Eglises d'Asie

Timor occidental : l’évêque d’Atambua demande que toute l’île de Timor soit placée sous le patronage des Nations Unies

Publié le 18/03/2010




Dans un appel lancé le 15 septembre dernier, Mgr Antonius Pain Ratu, évêque de Atambua, diocèse du Timor occidental, est intervenu sur un certain nombre de questions relatives au drame vécu actuellement par la population de la partie orientale de l’île. Il a en particulier demandé que le mandat des Nations Unies soit étendu à l’ensemble de l’île du Timor pour empêcher que les massacres de victimes innocentes ne se renouvellent : “Il est essentiel, a-t-il précisé, que la communauté internationale supervise l’île toute entière et pas seulement le Timor Oriental

L’évêque, qui s’adressait autant à son propre gouvernement qu’aux instances internationales, a souhaité la présence du Haut Commissariat aux réfugiés et de la Croix-Rouge internationale sur le territoire du Timor occidental, présence susceptible de garantir les besoins humanitaires des réfugiés venant du Timor Oriental, leur sécurité ainsi que leur droit à revenir dans leur patrie d’origine s’ils le souhaitent. Comme l’arrivée des forces de maintien de la paix oblige les milices et l’armée indonésienne à faire mouvement vers l’ouest de l’île, il est à craindre que ces unités, démoralisées, indisciplinées et humiliées ne continuent à semer la terreur sur les lieux où elles vont désormais stationner.

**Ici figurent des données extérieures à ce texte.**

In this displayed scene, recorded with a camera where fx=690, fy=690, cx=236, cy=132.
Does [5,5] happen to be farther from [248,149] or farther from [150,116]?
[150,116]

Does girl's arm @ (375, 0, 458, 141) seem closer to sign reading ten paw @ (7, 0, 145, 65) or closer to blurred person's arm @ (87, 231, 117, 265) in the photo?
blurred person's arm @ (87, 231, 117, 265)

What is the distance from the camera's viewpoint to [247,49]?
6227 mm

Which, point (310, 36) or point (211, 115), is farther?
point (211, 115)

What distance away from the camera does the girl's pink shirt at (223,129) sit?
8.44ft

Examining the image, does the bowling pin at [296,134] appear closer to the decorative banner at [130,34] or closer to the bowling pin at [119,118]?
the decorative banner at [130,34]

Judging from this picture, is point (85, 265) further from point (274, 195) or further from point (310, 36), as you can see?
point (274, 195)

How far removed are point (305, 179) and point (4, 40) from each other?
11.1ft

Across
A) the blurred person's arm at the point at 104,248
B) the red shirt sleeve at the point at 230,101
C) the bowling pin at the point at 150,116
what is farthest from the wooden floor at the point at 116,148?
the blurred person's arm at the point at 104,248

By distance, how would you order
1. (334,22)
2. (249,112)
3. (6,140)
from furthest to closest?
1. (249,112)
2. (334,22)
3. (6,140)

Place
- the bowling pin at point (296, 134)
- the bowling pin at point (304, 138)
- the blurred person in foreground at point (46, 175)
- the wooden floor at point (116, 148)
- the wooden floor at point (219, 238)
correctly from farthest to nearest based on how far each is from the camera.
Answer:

Selon l’évêque, dans les conditions actuelles, les réfugiés ont peu de chances d’être autorisés à revenir sur leur sol natal dans de brefs délais. Leur évacuation depuis Dili jusqu’à la frontière du Timor occidental a été réalisée, en effet, dans un objectif politique. Il se pourrait que les autorités indonésiennes fassent passer ces 200 000 réfugiés pour de prétendus partisans de l’intégration du Timor Oriental à l’Indonésie et prennent prétexte de leur présence à cet endroit pour n’accorder l’indépendance que sur la moitié du territoire du Timor oriental, la partie est.

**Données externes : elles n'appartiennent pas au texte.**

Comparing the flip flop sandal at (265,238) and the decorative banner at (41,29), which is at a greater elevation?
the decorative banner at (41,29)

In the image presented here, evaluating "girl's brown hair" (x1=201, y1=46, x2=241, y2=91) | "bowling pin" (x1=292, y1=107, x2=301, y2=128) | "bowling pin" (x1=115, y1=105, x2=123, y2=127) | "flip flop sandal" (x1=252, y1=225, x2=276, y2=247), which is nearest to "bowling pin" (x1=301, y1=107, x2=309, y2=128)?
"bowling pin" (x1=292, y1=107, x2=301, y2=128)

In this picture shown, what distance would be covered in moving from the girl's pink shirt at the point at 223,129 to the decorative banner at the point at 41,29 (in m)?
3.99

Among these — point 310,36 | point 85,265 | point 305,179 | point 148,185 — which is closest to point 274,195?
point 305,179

Par ailleurs, un certain nombre d’informations concernant Kupang, chef-lieu du Timor occidental, située à l’extrémité occidentale de la province, ont été fournies par un militant catholique originaire de cette ville, qui a voulu conserver l’anonymat. Selon ses dires, les enlèvements de réfugiés suspectés d’être des partisans de l’indépendance sont devenus courants dans cette ville où désormais règne une certaine insécurité. Les militaires et les membres des milices en provenance de Timor oriental y rodent autour des églises mais aussi des lieux publics comme les hôpitaux, les bureaux de postes, les stations d’autobus, à la recherche de militants pro-indépendantistes.

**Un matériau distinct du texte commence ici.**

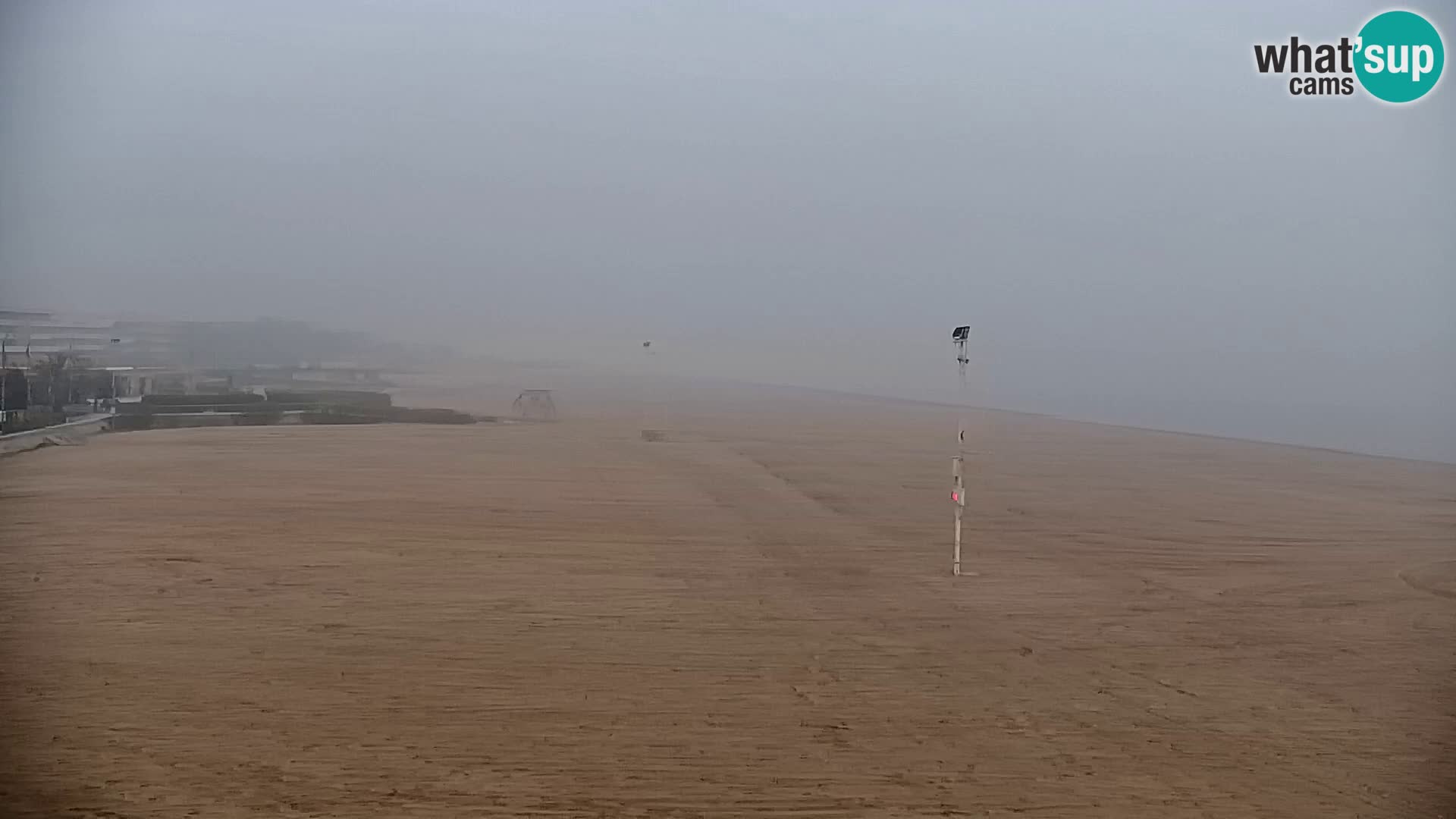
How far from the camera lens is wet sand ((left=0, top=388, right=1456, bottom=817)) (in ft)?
19.3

L’évêque d’Atambua s’est également adressé aux organismes d’aide internationaux pour leur demander de venir au secours les réfugiés dans un certain nombre de domaines. Selon lui, les personnes déplacées ont aujourd’hui besoin de tentes, de réservoirs d’eau, de véhicules de transports, de nourriture et de vêtements. Il est urgent aussi que leur soit fournie une aide leur permettant d’incinérer leurs défunts qui sont nombreux chaque jour.